## What you need to do
Return an exact copy of the lines from the one holding "Is the underwater" to the end of the data, including both the starting and final lines. Leave the pictures out.

## Spatial reasoning dataset excerpts
--- begin ---
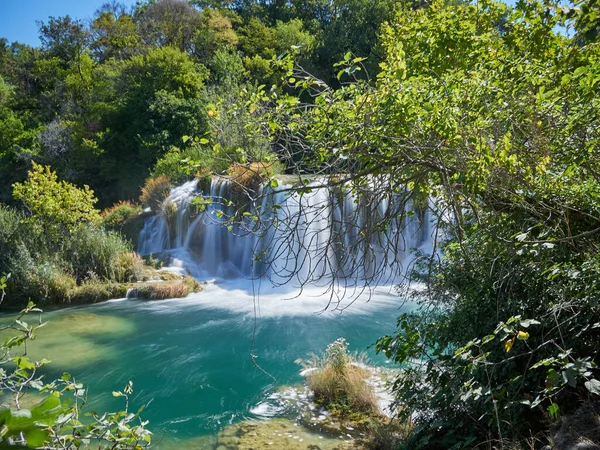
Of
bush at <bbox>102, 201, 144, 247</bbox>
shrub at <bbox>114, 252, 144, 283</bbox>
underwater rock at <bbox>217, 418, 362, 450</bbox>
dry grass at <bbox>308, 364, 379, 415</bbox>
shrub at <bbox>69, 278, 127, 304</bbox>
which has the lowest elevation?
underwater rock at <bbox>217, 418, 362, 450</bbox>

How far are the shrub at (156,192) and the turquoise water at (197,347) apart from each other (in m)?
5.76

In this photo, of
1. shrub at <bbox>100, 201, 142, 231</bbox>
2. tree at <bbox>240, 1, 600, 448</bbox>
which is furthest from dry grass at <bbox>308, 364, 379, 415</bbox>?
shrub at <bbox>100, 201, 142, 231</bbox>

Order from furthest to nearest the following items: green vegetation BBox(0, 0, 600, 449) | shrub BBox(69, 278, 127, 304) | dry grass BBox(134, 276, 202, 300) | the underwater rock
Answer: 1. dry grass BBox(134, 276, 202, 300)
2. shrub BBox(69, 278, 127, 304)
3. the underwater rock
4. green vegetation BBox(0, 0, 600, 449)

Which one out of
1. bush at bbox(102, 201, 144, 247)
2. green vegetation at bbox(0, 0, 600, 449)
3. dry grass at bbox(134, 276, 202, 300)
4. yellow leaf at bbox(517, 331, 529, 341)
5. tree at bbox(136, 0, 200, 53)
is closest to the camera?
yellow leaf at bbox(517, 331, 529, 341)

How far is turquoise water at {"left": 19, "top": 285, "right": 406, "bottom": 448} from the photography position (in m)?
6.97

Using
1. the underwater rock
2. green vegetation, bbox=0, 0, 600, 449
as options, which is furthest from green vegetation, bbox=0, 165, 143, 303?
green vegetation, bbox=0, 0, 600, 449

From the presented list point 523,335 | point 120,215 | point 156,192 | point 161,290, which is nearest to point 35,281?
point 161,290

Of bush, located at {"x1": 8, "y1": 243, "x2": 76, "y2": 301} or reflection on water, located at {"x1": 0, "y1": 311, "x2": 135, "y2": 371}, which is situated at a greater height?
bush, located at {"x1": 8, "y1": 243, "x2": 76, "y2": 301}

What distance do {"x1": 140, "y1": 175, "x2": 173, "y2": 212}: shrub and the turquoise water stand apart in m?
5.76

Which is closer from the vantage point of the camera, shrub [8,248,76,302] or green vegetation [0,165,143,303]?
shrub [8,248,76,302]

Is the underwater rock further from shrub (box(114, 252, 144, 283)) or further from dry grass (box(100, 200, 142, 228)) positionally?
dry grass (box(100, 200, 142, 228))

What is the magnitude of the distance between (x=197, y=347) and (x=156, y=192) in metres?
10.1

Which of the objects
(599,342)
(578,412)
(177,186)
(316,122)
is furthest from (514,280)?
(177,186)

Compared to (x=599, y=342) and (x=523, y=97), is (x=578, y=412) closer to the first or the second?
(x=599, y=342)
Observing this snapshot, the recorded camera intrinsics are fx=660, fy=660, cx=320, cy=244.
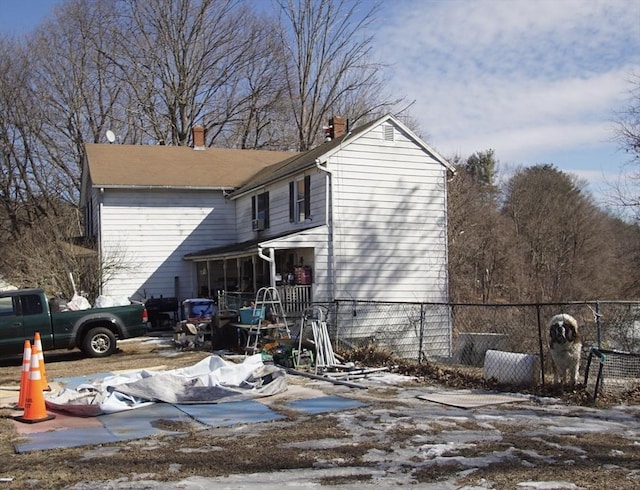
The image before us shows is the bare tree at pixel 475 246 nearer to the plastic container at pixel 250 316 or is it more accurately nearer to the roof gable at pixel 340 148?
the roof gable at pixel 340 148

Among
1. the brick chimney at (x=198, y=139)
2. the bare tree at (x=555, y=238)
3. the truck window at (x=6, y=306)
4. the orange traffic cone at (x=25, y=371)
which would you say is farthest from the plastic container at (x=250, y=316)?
--- end ---
## Expected answer
Is the underwater rock further from shrub (box(114, 252, 144, 283)) or further from dry grass (box(100, 200, 142, 228)) positionally?
dry grass (box(100, 200, 142, 228))

What is the magnitude of the distance between (x=197, y=347) and (x=156, y=192) in metres?
10.1

Which of the objects
(599,342)
(578,412)
(177,186)
(316,122)
is furthest from (514,280)?
(177,186)

Compared to (x=599, y=342) and (x=523, y=97), is (x=578, y=412) closer to the first or the second?
(x=599, y=342)
Observing this snapshot, the recorded camera intrinsics are fx=660, fy=660, cx=320, cy=244.
The image before us shows is the bare tree at pixel 475 246 nearer to the plastic container at pixel 250 316 or is it more accurately nearer to the roof gable at pixel 340 148?
the roof gable at pixel 340 148

Among
1. the brick chimney at (x=198, y=139)
2. the bare tree at (x=555, y=238)
3. the truck window at (x=6, y=306)
4. the orange traffic cone at (x=25, y=371)
which would you say is farthest from the plastic container at (x=250, y=316)?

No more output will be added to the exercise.